WHAT’S IT ALL FOR?
Anyone else wondering what it’s all for? Are you beginning to question your why? I have had 3 uber successful clients in the past weeks say “I no longer know what it’s all for?”
What I have seen is that during our spiritual awakening process a very common step for many who have been hustlers and operating almost 100% in the masculine (yep that was me) is to start to operate in our feminine. This has happened for both my male and female clients.
This has nothing to do with male / female. This is about the masculine being when we are pushing, doing, driving, hustling!
Your WHY shifts so profoundly. You no longer get joy from the same things, what drove me before was no longer important to me.
The feminine is softer, there we trust more, we flow more, we are in serendipity & synchronicity.
Basically one is suddenly viewing the world through very different eyes.
I went from being driven to being drawn.
It’s a very STRANGE feeling when everything you once knew & felt & and we’re driven by disappears. I felt a little deflated, like where is my mojo gone as I ran on that masculine drive, working 14 hour days 7 days a week for as long as I could remember. I wondered if it would ever come back. I was desperate for it to come back at times.
But at the same time there was another part of me, the ‘new me, the awakened me’ who didn’t know if she ever wanted it back. I wrestled between these 2 parts my hustler self versus my infinite self for a good few years on and off.
Then I would flip back into fear…as I rocked in fetal position scared for the loss of who I was. And a part of you is dying hence why it’s painful, confusing & conflicting. So trust baby, breathe…
These transitions are not always fast. Think about how much de-programming is required.
Remember I had spent the better part of 25 years operating in my masculine hustler mode. It had become a default behavior. It was what I knew. Those daily habits became my identity. My ego had created an identity out of the ‘hustler’ the successful Kirsty, the No 1 realtor, the best selling author, the international speaker…’
And who the fuck was this modern-day medicine woman, breath worker, meditator, drum playing, slow-paced hippie for crying out loud. I had no clue what to do with her most of the time but my higher self kept guiding me to trust my process. I loved this me, the me before labels and constructs but I also feared her.

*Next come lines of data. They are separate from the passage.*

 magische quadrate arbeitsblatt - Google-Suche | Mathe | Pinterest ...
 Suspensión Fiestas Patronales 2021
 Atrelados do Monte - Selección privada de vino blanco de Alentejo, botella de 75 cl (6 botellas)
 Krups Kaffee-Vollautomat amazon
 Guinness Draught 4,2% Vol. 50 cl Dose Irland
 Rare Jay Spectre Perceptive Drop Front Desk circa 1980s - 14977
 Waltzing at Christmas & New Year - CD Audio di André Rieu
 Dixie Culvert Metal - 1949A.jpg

It was scary not working at the pace I had for decades, with a plan and next big goal to march towards. I felt untethered, adrift and I battled with the inner voice who tried to pull me back towards hustling sometimes daily, sometimes weekly eventually annually.
This new me, the me who existed before all the bullshit societal constructs. She had new ways, new ideas, new dreams. They weren’t based on success and money and things she used to value. She was different.

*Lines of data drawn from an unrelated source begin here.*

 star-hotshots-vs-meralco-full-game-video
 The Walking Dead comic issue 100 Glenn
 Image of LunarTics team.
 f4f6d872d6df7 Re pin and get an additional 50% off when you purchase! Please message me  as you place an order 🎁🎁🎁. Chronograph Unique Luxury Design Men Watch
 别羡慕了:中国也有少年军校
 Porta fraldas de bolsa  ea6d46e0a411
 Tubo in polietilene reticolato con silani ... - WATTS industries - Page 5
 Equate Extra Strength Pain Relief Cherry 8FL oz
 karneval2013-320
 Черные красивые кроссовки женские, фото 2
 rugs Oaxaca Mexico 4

IF YOU CAN RELATE here is what I will say;
* Fight back with that inner voice, the one who is hustling for her worthiness.

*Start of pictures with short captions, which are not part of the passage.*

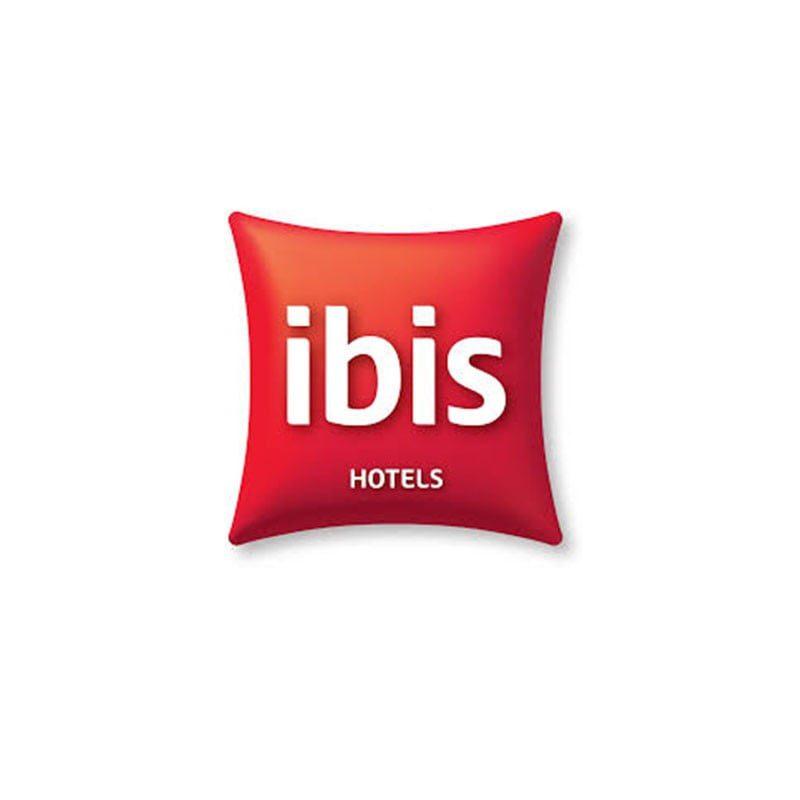 Partener Hotel Ibis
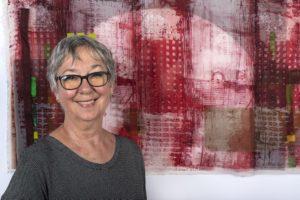 Dianne Koppisch Hricko headshot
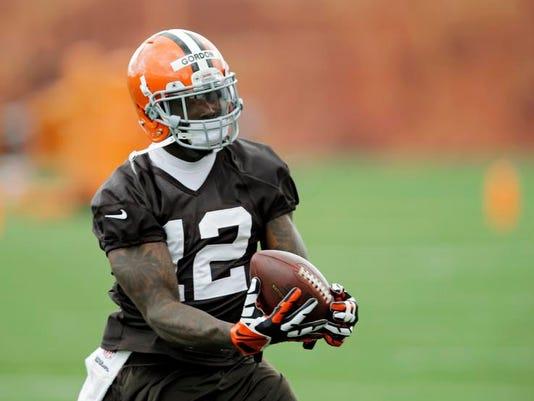 Draft Browns Football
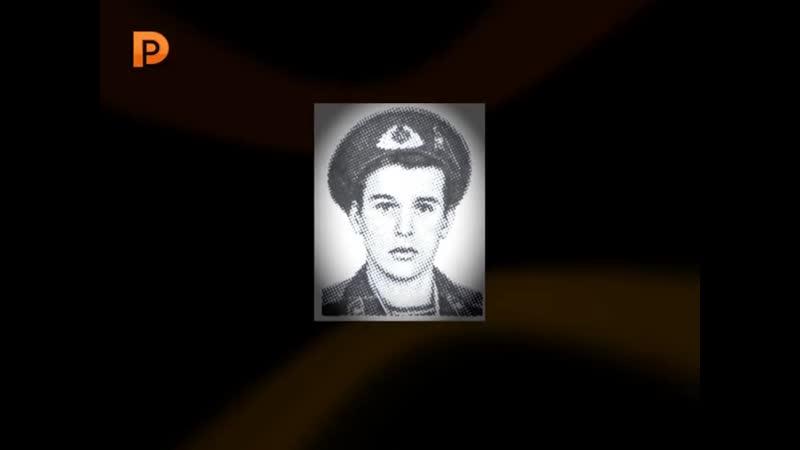 В Нерехте торжественно открыли памятные доски в честь двух героев Афганистана.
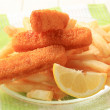 Fried fish fingers and French fries — Stock Photo #5856432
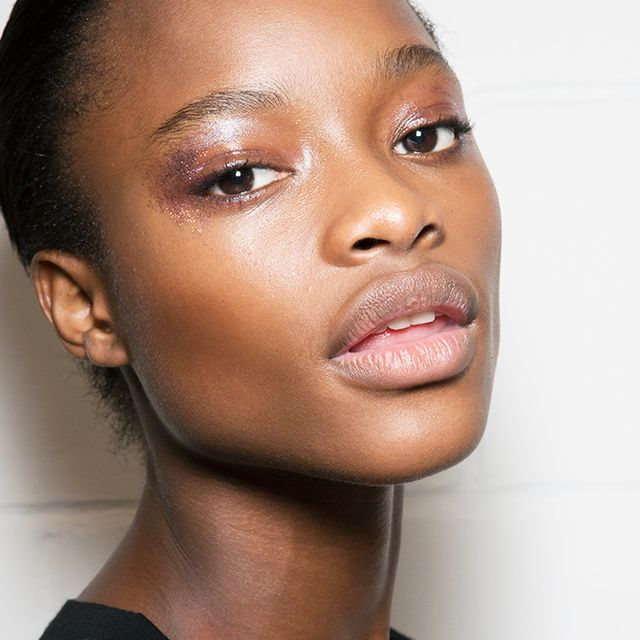 37 Party Makeup Looks to Get You Through the Season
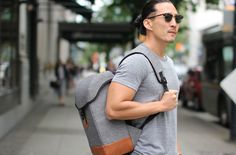 Lifepack HUSTLE is the perfect city collection. It has The Hustle Backpack which is tech ready, with a lock that helps keep all your devices protected, a battery that will charge everything and lot…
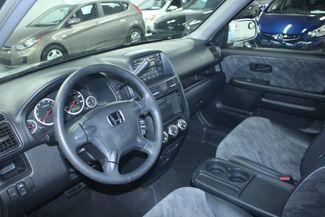 2003 Honda CR-V EX 4WD Kensington, Maryland 79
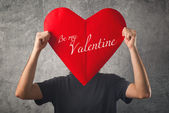 Be my Valentine, Valentines day concept. — Stock Photo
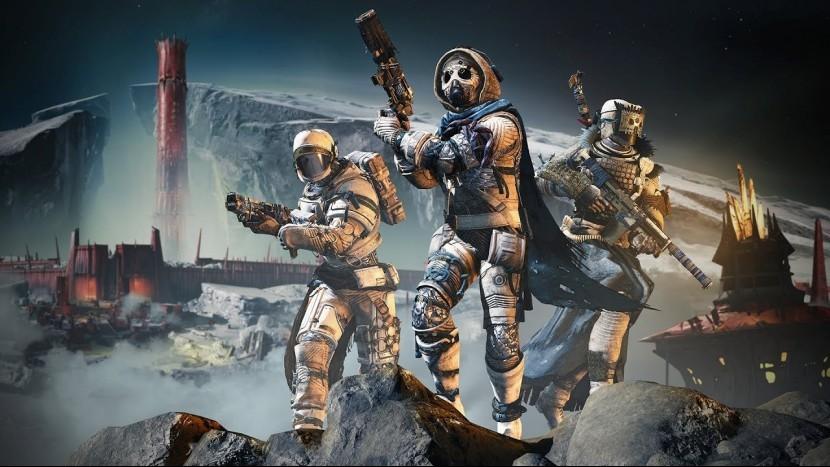 Дополнения для Destiny 2 сейчас продаются со скидкой в Steam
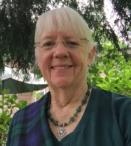 Sheila Redman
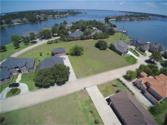 24 Waterford Way Lot 4, Montgomery, TX 77356 - Image 1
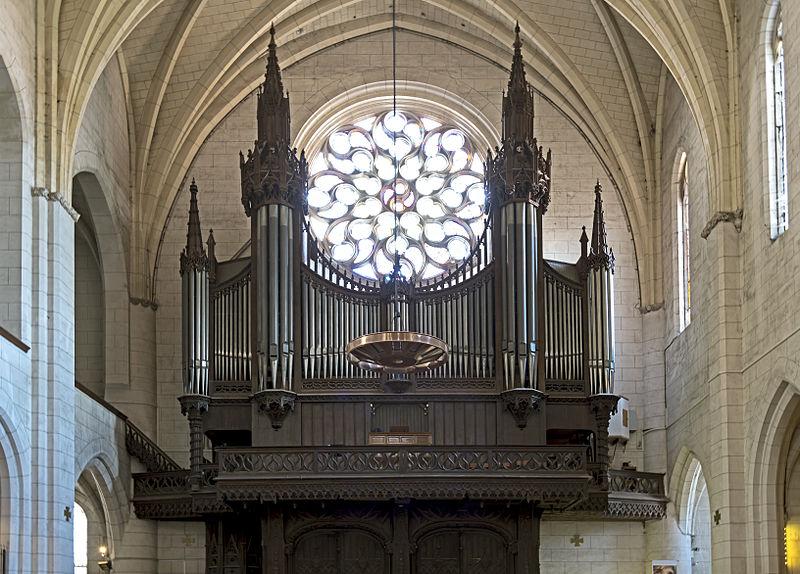 Pipe_organ_of_Notre-Dame_de_la_Dalbade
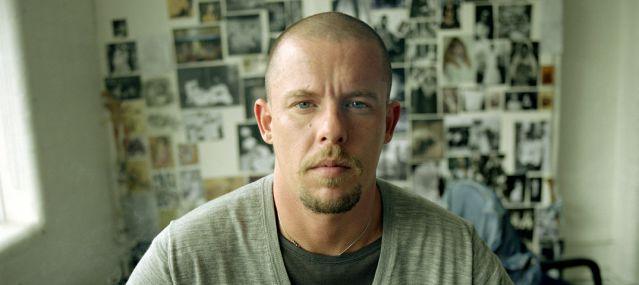 Celebrities-Who-Committed-Suicide-Alexander-McQueen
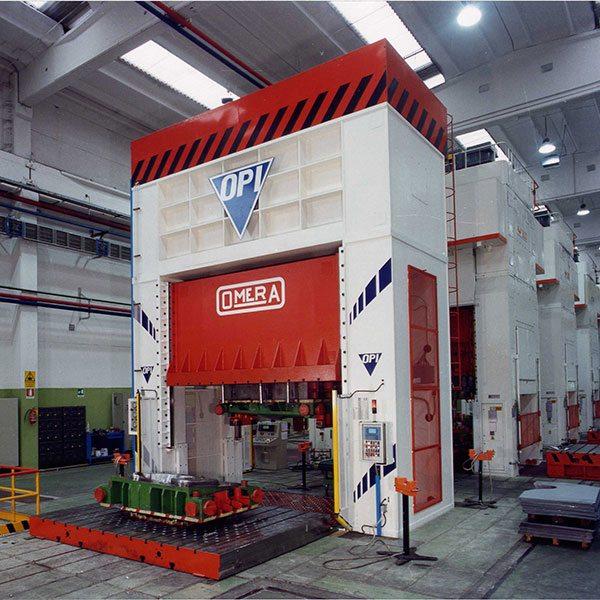 6.-Omera-hydraulpressar-OPI2-1200-5-st-prev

* Understand that deprogramming what took decades to build will take more than a minute or a month to full deprogram.
YOU WILL find a balance between the feminine and masculine. Your mojo will come back but the drive will feel different. Its FLOW. You will create from an inner burn, a place of love and wild imaginings like you never could have imagined.
TRUST, TRUST, TRUST. Trust your process, trust your journey, trust your timing, trust your awakening.
Ask yourself the question. Instead of what do I want to build. Ask what do I want to EXPERIENCE? What do I want to EXPERIENCE in life?
Get reacquainted with yourself, withdraw into solitude, eliminate the outside for self-examination time.
I love this ME more than I could put into words and I know that being on the path is hard but the transformation is one from caterpillar to goo (death) to butterfly (re-birth).
Embrace it all and fly dear ones. Trust the you waiting at the end of this process is the you, your meant to be.